You can use dècor to transport yourself to another place, whether provincial France or the mysterious Far East
Evoking a sense of ‘another place’ can be achieved by pursuing a period look synonymous with another nation (such as French Louis XVI, American Shaker, British Georgian, American Colonial), or something a little more generic such as English country, Mediterranean, Moroccan, American beachside, French provincial, Oriental, Scandinavian or African.
But even these more generic labels require greater definition because, just as any nation is not one huge homogenous landmass, so too its interior decorating style cannot be neatly placed in a box labelled French, British etc. For example, English country style can encompass the look of the Home Counties (all Laura Ashley florals and chintz), the more straightforward rural look of inland peasant cottages or the refined style of the aristocrat’s manor house.
American country style is even more complicated, taking in the rough and rugged look of the south-west (with its desert-inspired colours and Navajo Indian motifs), the homespun simplicity of the farming mid-west (typified by checked cotton and rocking chairs, hand-pieced quilts and floor rugs), the folksy feel of the north-west (with its wonderful needlework samplers and stencils, decals, naive artworks and Shaker boxes), the grandeur of the antebellum mansions of the deep south, the mountain cabin style of the Rockies, and so on.
Evoking the look of far-flung lands or your favourite overseas holiday destination is very easy to do in modernday Australia. We are a multi-cultural nation and this diverse mix of peoples has brought with them the fabrics,furnishings and decorative elements favoured in their countries of birth.We are also spoilt for choice, thanks to the ever-growing number of import businesses and stores pecialising in exotic homewares. Whether authentic or reproduction, it has never been easier to access artworks and furnishing from Bali, China, Africa, France … anywhere you can imagine.
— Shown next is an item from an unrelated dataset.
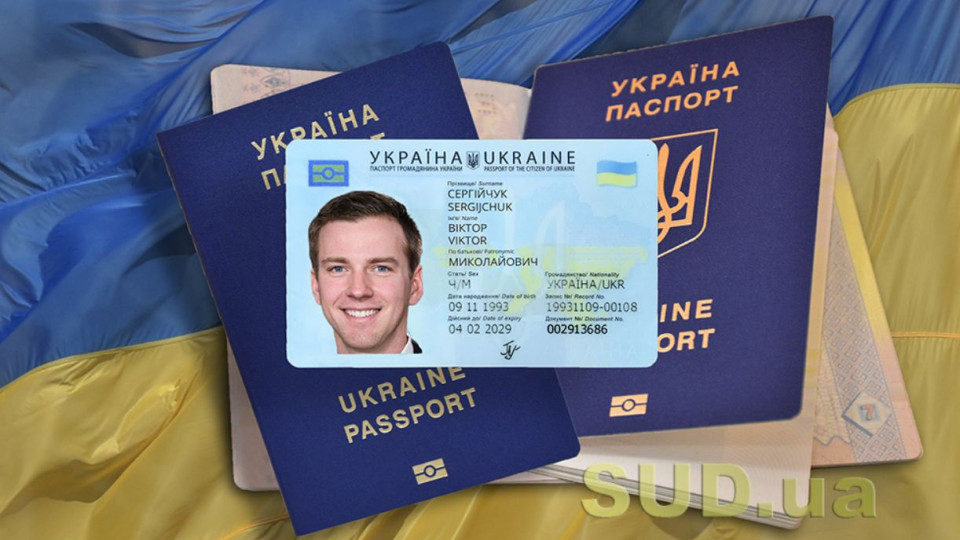 В Украине выросла стоимость оформления биометрических паспортов и других документов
There’s also a wealth of resource material available on how the rest of the world lives. There are countless books on the subject and magazines which detail not only how other people live, but also how they put their homes together — from the colours they prefer to the fabrics they use, the way they arrange their furniture, and the accessories they include to achieve a particular look. As the world becomes a smaller place, Australians have ready access to everything they need to create their own little slice of Greece, Provence, Tuscany or Tunisia.